Ora che sono arrivata, può iniziare il conto alla rovescia.
-2 PALLA AL CENTRO
La mia attesa al gran verdetto è iniziata a Spaccanapoli, una strada che, per l'appunto, spacca Napoli in due metà, con la sua linea retta che inizia ai Quartieri Spagnoli fino alla Forcella. A metà di questa strada, a destra e a sinistra, ho potuto guardarla nel suo insieme e, mentre passeggiavo lungo questo viale caotico, fulcro del centro cittadino, sono sbucata nella Via dei Tribunali, la via del gusto e delle pizzerie. Non potevo che fermarmi, insieme ai miei compagni di viaggio, al primo stop culinario: da Di Matteo ho provato per la prima volta la frittatina di pasta, un qualcosa che ha l’apparenza di un assaggio, ma il cui peso mi ha fatto capire subito che di assaggio non ha niente. Un mix di pasta, besciamella prosciutto piselli e formaggio. Il mio primo giorno a Napoli è iniziato con il piede giusto, pesante, come solo la cucina napoletana sa fare.

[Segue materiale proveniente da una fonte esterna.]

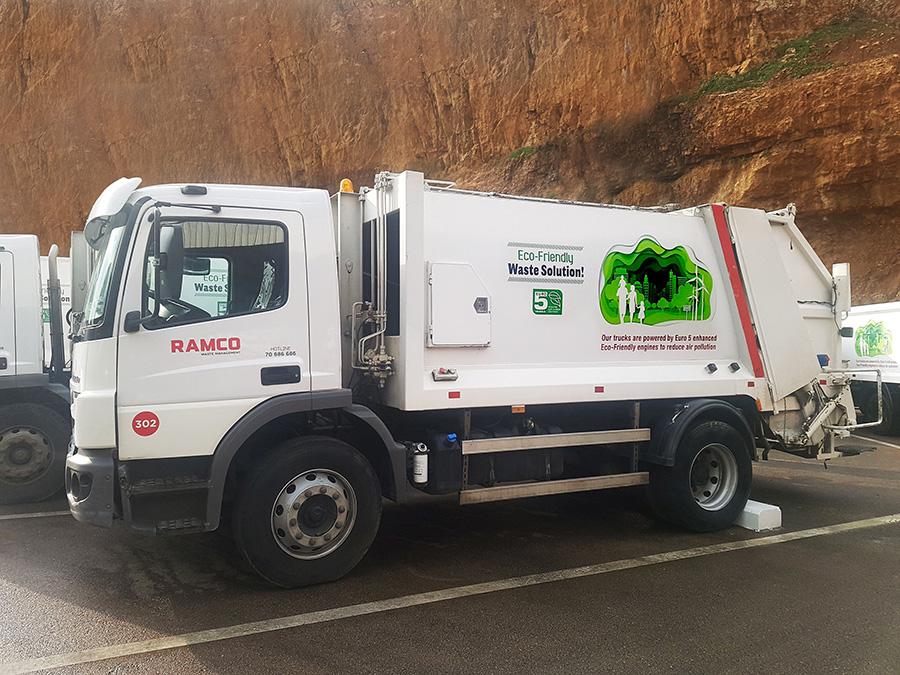 Caminhões Mercedes brasileiros com transmissão Allison operam no Líbano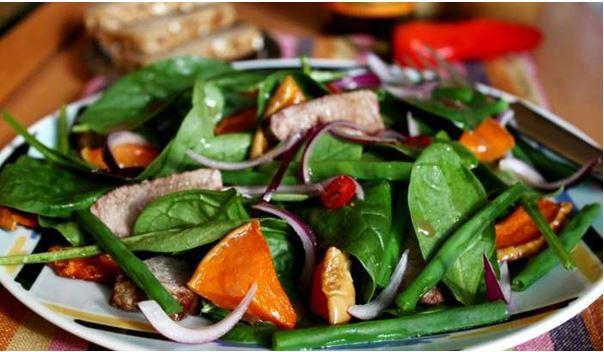 Салат из свеклы, шпината и спаржи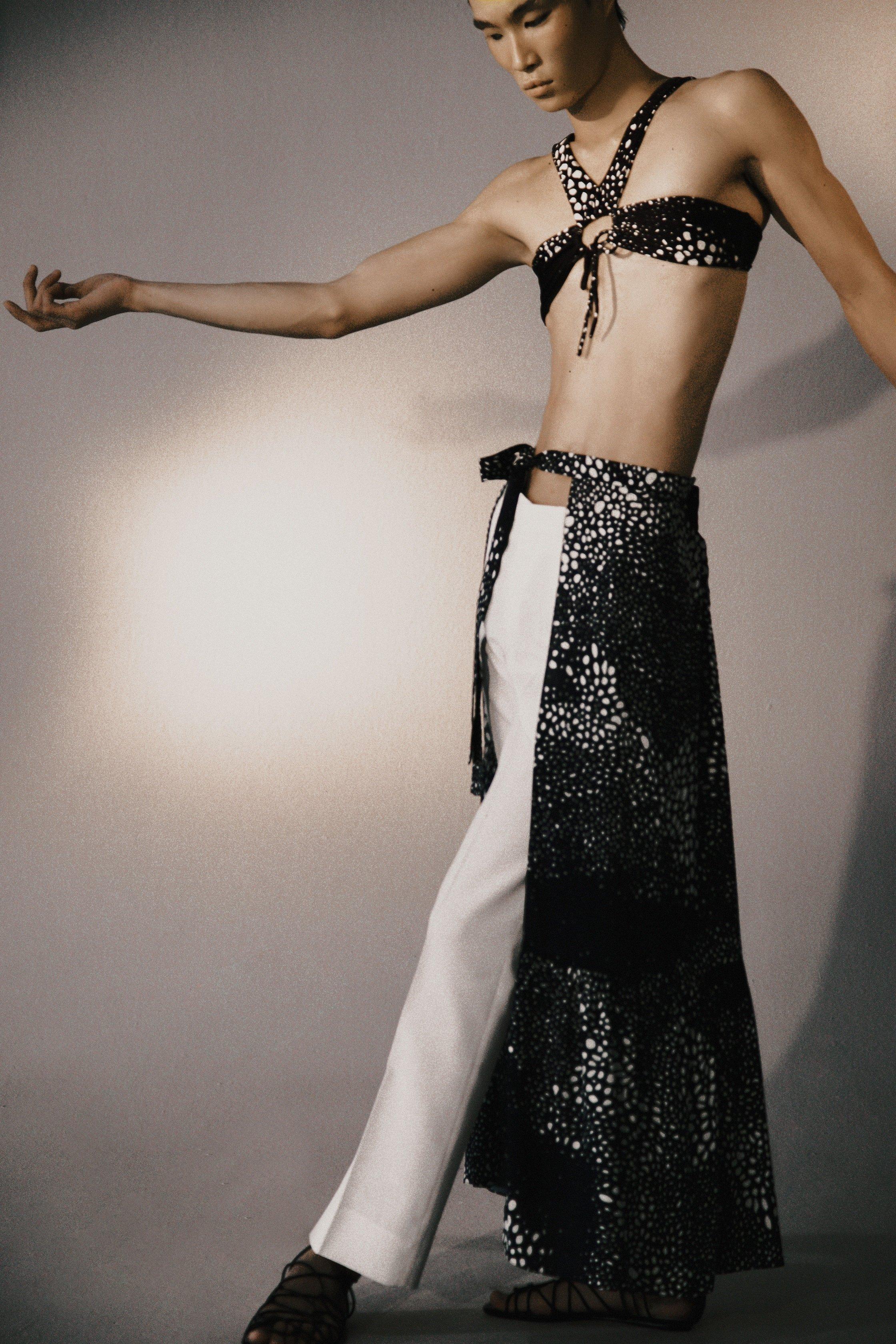 (Foto: Reprodução/Site da marca Adriana Degreas)GENDER FLUID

Uno Spritz Maradona (gin e blu, a 3€ invece che 1€), e ci siamo rimessi in cammino. Passeggiare, letteralmente, vuol dire «Camminare lentamente» (dal latino passus), e i Napoletani la prendono alla lettera. Loro, infatti, non hanno fretta. E di cosa del resto? Anche io mi sono accompagnata e lasciata trasportare dal ritmo cittadino, quel giusto andamento che mi ha permesso di alzare gli occhi e di guardarmi intorno, in un districarsi di vie che mi hanno ricordato casa, ma la cui pienezza e sonorità mi hanno trasportato altrove. Siamo arrivati a Piazza del Gesù, accanto si trova il Chiostro di Santa Chiara. Entriamo. Un chiostro maiolicato, una griglia di mattonelle, pilastri in maioliche dipinte a mano e alberi da frutto.
Non lontano si trova anche la Cappella Sansevero, che conserva il Cristo velato: un velo di marmo riveste il corpo di Gesù, di cui si narra che in origine fosse di tessuto, trasformato poi in marmo grazie a un liquido inventato, appunto, dal principe di San Severo, famoso alchimista. Me lo ha raccontato la mia guida amica, purtroppo non siamo riusciti a vederlo (chi fosse interessato deve prenotare con molto anticipo). Siamo risaliti verso la Via dei Tribunali, passando per la Napoli sotterranea, un antico acquedotto scavato dai romani e usato poi, durante la Seconda guerra mondiale, come rifugio antiaereo, e siamo scesi verso Spaccanapoli prendendo via San Gregorio Armeno, la ‘via dei Presepi’. Una via in cui l’atmosfera natalizia non è ancora terminata. O è già iniziata. Abbiamo camminato lungo la via, schiacciati dai curiosi a guardare le statuette di ogni tipo, da quelle ‘religiose’ a quella più ‘ironiche’ (ovviamente c’era anche quella di Maradona). Abbiamo passato Mezzocannone, la via dell’Università (la più famosa e una delle più antiche d’Europa, la Federico II): qui ci saremmo tornati la sera, per ora abbiamo proseguito oltre, verso Via Toledo, la via dei negozi. Scendendo da Via Toledo si arriva, in pochi passi, lenti, passeggeri, verso il mare, il porto, e così le isole, l’orizzonte. Abbiamo attraversato Galleria Umberto I e costeggiato il Teatro San Carlo, uno dei più antichi d’Europa e più grandi d’Italia (risale al 1737). Attaccato (non bisogna neanche uscire per strada), Re Carlo di Borbone fece costruire il suo Palazzo Reale.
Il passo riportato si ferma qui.